● **Texto fornecido**:
^^^^^^^^
Acórdão nº 06A2770 de Supremo Tribunal de Justiça (Portugal), 21 de Novembro de 2006

Magistrado ResponsávelMOREIRA ALVES
Data da Resolução21 de Novembro de 2006
EmissorSupremo Tribunal de Justiça (Portugal)

Acordam no Supremo Tribunal de Justiça: Relatório.

No Tribunal Judicial da Comarca da Póvoa de Lanhoso.

AA, Intentar a presente acção declarativa sob a forma ordinária (acção pauliana), contra - BB e - Empresa-A alegando em resumo: - Cedeu ao 1º R. BB, uma quota de que era titular na Empresa-B" pelo preço de 21.198.91 €, tendo recebido 2 cheques para pagamento desse preço, o segundo dos quais, no valor de 10.599.46, apresentado a pagamento não teve provisão.

- Por outro lado foi accionado um aval que o A. havia dado a uma livrança emitida pela dita sociedade Empresa-B, cuja quota cedeu, tendo o A. pago a quantia de 8.559.59€.

- Portanto, o 1º R. é devedor do A. pela importância global de 19.158.92 €.

- Para conseguir o pagamento de tal dívida o A. intentou acção executiva contra o 1º R., mas não foram localizados quaisquer bens em nome do executado ou no seu património.
^^^^^^^^
● **Tarefas a realizar**:
[a] Indique se cada afirmação está de acordo com o acórdão: (i) o preço da quota cedida foi de 21.198.91 €; (ii) o primeiro cheque apresentado a pagamento não teve provisão; (iii) na acção executiva foram localizados bens do executado. Responda com sim ou não e cite as palavras exatas do acórdão que decidem cada caso.
[b] Enumere todos os valores monetários que aparecem no acórdão.
[c] Prossiga a exposição do acórdão a partir do ponto em que o texto termina.
Os registos provêm de uma fonte diferente da do acórdão.

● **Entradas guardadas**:
^^^^^^^^
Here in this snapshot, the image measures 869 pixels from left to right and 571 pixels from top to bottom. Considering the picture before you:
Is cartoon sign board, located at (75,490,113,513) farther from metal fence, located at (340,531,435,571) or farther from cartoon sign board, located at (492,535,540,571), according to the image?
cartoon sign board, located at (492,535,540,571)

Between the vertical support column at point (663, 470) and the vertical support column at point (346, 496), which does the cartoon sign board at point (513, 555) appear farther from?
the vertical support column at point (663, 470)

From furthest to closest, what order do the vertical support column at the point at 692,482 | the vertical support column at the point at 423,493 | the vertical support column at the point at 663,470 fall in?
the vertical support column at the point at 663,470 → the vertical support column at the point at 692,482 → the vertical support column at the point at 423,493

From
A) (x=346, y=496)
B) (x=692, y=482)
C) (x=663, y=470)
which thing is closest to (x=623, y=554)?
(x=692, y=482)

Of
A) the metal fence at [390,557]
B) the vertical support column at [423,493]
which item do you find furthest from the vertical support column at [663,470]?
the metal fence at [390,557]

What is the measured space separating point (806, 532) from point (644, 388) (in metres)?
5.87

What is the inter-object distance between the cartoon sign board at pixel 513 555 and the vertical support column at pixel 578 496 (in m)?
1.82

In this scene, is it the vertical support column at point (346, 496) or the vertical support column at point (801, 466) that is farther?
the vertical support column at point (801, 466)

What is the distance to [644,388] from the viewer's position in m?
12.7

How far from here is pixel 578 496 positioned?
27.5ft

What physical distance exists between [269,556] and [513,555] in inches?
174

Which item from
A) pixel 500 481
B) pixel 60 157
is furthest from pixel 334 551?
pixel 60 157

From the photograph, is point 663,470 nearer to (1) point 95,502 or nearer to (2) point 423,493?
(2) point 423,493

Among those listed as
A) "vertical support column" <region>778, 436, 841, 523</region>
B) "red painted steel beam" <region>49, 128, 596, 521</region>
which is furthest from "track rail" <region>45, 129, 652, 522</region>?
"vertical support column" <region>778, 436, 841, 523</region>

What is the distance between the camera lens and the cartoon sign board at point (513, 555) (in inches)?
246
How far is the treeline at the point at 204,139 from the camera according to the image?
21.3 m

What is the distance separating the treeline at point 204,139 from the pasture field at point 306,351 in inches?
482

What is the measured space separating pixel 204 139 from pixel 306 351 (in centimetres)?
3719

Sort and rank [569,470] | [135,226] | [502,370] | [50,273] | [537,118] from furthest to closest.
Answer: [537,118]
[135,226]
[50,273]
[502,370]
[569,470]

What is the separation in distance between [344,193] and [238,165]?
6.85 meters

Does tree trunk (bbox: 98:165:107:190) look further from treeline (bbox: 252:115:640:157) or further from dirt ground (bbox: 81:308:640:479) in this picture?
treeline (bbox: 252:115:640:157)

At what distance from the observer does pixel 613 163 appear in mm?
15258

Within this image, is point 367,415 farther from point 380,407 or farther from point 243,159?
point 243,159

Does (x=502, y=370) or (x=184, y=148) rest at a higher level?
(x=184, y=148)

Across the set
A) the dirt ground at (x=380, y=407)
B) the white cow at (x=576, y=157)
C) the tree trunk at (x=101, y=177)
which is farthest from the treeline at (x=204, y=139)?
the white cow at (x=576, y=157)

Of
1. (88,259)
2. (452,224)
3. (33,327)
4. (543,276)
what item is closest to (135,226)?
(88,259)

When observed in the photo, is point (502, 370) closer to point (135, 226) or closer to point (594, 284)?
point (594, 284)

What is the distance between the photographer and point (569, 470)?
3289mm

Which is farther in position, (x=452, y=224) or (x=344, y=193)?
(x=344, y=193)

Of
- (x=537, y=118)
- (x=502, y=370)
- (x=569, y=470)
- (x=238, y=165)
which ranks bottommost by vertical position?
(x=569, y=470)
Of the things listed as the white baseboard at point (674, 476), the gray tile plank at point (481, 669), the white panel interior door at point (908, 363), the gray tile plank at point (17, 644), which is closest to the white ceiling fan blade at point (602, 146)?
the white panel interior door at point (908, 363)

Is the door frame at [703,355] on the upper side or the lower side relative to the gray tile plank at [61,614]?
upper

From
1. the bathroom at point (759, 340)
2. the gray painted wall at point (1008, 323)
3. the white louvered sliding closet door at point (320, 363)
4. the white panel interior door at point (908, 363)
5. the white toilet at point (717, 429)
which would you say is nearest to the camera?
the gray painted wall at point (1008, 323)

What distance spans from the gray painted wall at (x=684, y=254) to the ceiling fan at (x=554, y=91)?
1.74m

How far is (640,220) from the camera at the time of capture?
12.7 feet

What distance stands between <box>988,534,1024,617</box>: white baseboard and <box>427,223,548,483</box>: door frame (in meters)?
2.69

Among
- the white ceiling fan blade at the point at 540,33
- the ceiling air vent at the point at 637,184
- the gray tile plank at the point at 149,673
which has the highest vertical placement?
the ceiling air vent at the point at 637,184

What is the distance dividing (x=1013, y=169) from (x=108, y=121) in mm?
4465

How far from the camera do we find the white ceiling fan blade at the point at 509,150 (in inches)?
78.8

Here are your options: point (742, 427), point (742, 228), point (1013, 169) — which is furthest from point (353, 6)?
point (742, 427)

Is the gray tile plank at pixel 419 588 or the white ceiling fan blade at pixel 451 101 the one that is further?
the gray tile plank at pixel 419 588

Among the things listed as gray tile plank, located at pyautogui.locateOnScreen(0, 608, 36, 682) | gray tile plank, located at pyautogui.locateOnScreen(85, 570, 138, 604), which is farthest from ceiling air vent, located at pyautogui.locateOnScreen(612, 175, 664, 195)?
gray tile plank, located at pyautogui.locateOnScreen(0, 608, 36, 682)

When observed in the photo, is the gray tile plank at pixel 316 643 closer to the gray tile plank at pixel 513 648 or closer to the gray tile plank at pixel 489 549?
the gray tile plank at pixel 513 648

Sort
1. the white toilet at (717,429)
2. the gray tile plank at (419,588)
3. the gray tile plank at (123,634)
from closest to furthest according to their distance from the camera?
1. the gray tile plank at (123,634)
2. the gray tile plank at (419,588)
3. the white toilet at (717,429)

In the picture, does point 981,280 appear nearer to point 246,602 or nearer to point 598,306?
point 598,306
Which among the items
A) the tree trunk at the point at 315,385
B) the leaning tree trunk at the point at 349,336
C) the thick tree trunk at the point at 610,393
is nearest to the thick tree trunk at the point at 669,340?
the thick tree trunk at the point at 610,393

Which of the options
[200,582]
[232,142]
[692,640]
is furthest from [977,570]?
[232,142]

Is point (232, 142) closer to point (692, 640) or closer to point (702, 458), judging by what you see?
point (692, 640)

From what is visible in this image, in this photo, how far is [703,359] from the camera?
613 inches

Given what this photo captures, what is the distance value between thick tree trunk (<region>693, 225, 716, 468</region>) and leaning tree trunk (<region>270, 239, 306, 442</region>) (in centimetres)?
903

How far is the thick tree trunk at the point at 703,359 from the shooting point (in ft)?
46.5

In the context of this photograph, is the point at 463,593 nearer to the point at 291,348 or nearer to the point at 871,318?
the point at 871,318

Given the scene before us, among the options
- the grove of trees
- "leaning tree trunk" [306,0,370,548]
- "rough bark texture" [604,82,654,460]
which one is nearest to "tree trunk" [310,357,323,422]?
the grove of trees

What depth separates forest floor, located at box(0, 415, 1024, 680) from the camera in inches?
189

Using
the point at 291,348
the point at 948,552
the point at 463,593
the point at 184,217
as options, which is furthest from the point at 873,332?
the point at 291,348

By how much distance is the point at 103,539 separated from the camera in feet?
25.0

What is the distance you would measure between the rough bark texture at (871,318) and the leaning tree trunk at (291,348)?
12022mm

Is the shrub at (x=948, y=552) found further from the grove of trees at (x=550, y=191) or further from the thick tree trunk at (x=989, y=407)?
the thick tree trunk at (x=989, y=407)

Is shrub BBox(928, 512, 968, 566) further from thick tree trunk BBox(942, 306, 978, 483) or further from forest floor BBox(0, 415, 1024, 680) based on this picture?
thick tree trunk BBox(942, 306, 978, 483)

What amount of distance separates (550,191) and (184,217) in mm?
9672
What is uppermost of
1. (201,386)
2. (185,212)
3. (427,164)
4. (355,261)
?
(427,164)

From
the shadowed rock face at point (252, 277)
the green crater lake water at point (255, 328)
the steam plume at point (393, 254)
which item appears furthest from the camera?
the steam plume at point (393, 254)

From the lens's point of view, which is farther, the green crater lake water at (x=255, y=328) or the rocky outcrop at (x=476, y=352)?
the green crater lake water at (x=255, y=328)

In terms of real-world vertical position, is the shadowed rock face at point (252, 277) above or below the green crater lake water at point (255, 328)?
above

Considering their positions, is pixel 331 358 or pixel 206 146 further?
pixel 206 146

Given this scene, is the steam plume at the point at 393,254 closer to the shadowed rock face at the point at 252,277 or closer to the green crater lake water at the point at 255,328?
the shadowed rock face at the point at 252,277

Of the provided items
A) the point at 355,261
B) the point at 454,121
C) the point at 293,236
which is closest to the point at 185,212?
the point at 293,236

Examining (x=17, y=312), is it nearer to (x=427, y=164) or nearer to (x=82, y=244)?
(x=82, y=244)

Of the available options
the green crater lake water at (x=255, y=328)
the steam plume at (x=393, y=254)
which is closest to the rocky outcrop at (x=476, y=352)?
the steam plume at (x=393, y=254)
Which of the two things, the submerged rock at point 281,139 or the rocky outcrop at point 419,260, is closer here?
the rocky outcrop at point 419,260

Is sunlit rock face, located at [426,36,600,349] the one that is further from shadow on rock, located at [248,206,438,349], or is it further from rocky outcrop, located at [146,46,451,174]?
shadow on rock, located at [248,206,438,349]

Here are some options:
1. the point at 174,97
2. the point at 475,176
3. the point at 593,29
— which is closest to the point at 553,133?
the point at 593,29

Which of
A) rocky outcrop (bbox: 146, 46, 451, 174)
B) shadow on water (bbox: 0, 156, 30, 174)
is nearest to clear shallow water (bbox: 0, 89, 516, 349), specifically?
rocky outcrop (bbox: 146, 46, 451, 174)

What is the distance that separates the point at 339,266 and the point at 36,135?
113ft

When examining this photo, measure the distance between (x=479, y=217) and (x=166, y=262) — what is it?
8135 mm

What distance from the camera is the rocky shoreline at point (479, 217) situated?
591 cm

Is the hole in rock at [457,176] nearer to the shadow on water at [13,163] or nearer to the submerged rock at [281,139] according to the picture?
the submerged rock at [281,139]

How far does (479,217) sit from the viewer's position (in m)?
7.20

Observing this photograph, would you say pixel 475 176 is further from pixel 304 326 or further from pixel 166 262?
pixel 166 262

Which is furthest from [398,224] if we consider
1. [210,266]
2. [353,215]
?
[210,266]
^^^^^^^^
● **Respostas por tarefa**:
[a]
(i) Sim: «pelo preço de 21.198.91 €».
(ii) Não: «o segundo dos quais, no valor de 10.599.46, apresentado a pagamento não teve provisão».
(iii) Não: «não foram localizados quaisquer bens em nome do executado ou no seu património».

[b]
21.198.91 €
10.599.46
8.559.59€
19.158.92 €

[c]
- Ora, o 1º R, BB, vendeu à 2ª Ré, Empresa-A, um imóvel, que era o único bem conhecido do 1º R. pelo qual podia satisfazer a dívida para com o A., tendo por objectivo colocar-se numa situação de insolvente, prejudicando o A. e agindo em conjugação de esforços com a 2ª Ré, conhecedora de toda a situação.

Pede, por conseguinte que se declare ineficaz relativamente ao A. a alienação do referido imóvel, ordenando-se à 2ª Ré a sua restituição ao património do 1º R., de modo a que o A. se possa pagar à custa desse prédio e na medida do seu crédito.

Contestou a 2ª Ré, alegando resumidamente que, apesar da compra que o 1º R. havia feito do prédio em causa a um seu primo, o certo é que nunca chegou a estar na posse efectiva do prédio e, não tendo possibilidade de liquidar o preço, passou procuração a favor do próprio vendedor, e do advogado, que já tinha intervindo como seu gestor de negócios (procuração irrevogável). Foi assim o vendedor que usando essa procuração vendeu o prédio à 2ª Ré.

A 2ª Ré desconhecia a situação descrita pelo A.

Contestou igualmente o 1º R. impugnando em geral a matéria de facto alegada pelo A.

Quanto ao aval, defende que, tratando-se de uma garantia pessoal, não se transmite ao adquirente da quota.

Admite, porém, a dívida emergente do não pagamento do 2º cheque.

Alega que o A. conhece os contornos da venda do imóvel, bem sabendo que o 1º R. nunca tomou posse efectiva do prédio.

Houve réplica.

Elaborou-se despacho saneador, fixaram-se os factos assentes e organizou-se a base instrutória.

Discutida a causa e lida a decisão sobre a matéria de facto, foi proferida sentença final que julgou a acção improcedente e, consequentemente, absolveu os RR. do pedido.

Inconformados, recorreram, quer o 1º R. (?) quer o A. tendo, porém, o 1º recurso sido julgado deserto.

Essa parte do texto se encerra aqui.